:: Excerpted data ::
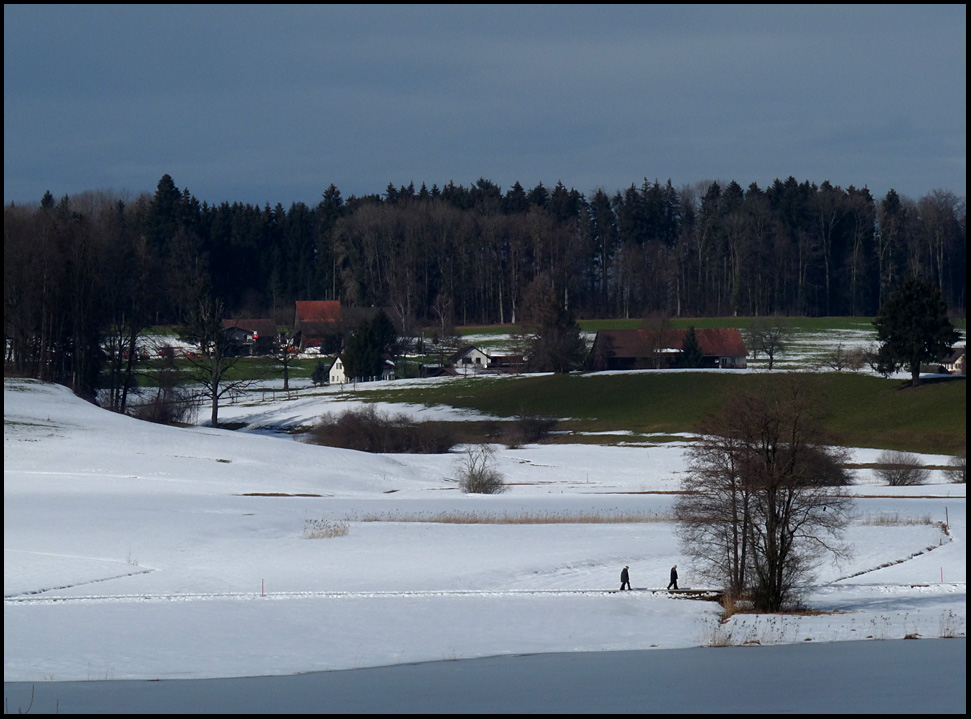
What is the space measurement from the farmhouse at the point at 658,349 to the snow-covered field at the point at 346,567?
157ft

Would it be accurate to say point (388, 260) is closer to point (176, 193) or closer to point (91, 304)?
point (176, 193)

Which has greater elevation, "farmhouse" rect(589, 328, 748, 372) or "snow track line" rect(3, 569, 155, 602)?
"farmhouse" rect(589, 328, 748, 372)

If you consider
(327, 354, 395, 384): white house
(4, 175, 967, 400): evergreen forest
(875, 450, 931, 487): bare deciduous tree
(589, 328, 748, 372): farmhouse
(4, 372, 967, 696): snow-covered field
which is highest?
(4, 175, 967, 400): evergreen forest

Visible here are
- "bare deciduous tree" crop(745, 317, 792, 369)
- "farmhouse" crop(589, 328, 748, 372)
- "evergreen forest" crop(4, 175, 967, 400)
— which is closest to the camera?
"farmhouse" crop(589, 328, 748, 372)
:::
:: Excerpted data ::
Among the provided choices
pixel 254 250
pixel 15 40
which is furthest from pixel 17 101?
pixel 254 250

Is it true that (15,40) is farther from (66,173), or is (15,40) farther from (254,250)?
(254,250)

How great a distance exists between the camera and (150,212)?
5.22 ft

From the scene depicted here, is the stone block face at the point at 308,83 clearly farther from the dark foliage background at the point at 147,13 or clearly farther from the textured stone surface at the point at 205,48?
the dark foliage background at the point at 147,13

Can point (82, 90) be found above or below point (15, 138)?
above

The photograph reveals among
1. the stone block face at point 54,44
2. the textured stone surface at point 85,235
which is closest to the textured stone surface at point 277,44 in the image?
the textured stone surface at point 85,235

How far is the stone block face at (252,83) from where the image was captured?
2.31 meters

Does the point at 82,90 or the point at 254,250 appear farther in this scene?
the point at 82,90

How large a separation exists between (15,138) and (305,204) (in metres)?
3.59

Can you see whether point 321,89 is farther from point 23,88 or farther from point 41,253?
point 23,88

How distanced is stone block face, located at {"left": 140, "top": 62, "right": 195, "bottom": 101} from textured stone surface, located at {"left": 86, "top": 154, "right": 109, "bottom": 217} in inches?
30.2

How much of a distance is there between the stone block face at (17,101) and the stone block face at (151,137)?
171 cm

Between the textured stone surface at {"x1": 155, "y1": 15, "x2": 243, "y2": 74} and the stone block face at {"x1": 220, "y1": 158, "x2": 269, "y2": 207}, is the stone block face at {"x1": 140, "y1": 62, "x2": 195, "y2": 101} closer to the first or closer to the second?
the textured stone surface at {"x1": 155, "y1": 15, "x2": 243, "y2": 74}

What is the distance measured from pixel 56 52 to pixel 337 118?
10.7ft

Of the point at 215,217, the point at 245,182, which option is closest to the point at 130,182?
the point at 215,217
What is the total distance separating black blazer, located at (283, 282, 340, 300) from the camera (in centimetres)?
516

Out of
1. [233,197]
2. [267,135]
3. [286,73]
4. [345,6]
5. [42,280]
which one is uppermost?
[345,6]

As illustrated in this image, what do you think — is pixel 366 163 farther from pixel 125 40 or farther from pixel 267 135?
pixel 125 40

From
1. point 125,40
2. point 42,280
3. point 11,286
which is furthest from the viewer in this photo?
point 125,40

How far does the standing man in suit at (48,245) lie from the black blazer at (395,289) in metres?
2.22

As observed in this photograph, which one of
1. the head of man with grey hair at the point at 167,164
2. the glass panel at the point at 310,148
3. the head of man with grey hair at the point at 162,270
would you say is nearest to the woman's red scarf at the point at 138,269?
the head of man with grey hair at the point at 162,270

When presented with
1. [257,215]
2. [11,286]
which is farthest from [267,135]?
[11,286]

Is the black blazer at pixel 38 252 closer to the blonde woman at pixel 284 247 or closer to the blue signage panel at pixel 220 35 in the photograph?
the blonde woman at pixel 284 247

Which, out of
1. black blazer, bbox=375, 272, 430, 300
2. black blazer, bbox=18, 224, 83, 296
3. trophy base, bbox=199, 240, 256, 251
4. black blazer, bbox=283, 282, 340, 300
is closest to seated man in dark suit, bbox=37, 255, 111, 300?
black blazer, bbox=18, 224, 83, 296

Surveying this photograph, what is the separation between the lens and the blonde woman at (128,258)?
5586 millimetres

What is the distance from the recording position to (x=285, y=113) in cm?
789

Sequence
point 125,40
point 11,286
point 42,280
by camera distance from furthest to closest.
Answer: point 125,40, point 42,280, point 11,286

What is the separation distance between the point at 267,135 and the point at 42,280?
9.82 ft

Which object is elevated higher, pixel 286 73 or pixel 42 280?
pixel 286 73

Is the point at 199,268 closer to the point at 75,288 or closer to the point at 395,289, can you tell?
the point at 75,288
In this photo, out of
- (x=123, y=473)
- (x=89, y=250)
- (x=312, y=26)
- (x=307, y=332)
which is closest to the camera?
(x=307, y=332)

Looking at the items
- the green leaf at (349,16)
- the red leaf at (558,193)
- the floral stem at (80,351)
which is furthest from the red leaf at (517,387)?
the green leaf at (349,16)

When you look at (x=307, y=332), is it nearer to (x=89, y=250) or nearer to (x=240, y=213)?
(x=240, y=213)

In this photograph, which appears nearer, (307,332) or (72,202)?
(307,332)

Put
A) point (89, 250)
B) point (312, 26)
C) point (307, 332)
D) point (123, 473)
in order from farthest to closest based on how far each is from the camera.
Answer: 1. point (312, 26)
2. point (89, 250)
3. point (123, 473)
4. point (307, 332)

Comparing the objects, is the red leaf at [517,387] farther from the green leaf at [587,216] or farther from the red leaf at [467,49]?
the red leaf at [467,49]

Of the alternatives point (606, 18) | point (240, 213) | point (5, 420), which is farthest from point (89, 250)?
:::
Update the lines that open with the one containing "Is the point" and close with the one containing "Of the alternatives" by replacing "furthest" with "farthest", leaving everything else unchanged, and return only those lines.

◆ **Answer to this problem**
Is the point at 199,268 closer to the point at 75,288 or closer to the point at 395,289, can you tell?
the point at 75,288
In this photo, out of
- (x=123, y=473)
- (x=89, y=250)
- (x=312, y=26)
- (x=307, y=332)
which is closest to the camera?
(x=307, y=332)

Looking at the items
- the green leaf at (349,16)
- the red leaf at (558,193)
- the floral stem at (80,351)
which is farthest from the red leaf at (517,387)?
the green leaf at (349,16)

When you look at (x=307, y=332), is it nearer to (x=89, y=250) or nearer to (x=240, y=213)?
(x=240, y=213)

In this photograph, which appears nearer, (307,332) or (72,202)?
(307,332)

Put
A) point (89, 250)
B) point (312, 26)
C) point (307, 332)
D) point (123, 473)
in order from farthest to closest based on how far each is from the camera.
Answer: 1. point (312, 26)
2. point (89, 250)
3. point (123, 473)
4. point (307, 332)

Comparing the objects, is the red leaf at [517,387] farther from the green leaf at [587,216] or farther from the red leaf at [467,49]?
the red leaf at [467,49]

Of the alternatives point (606, 18) | point (240, 213) | point (5, 420), which is farthest from point (89, 250)?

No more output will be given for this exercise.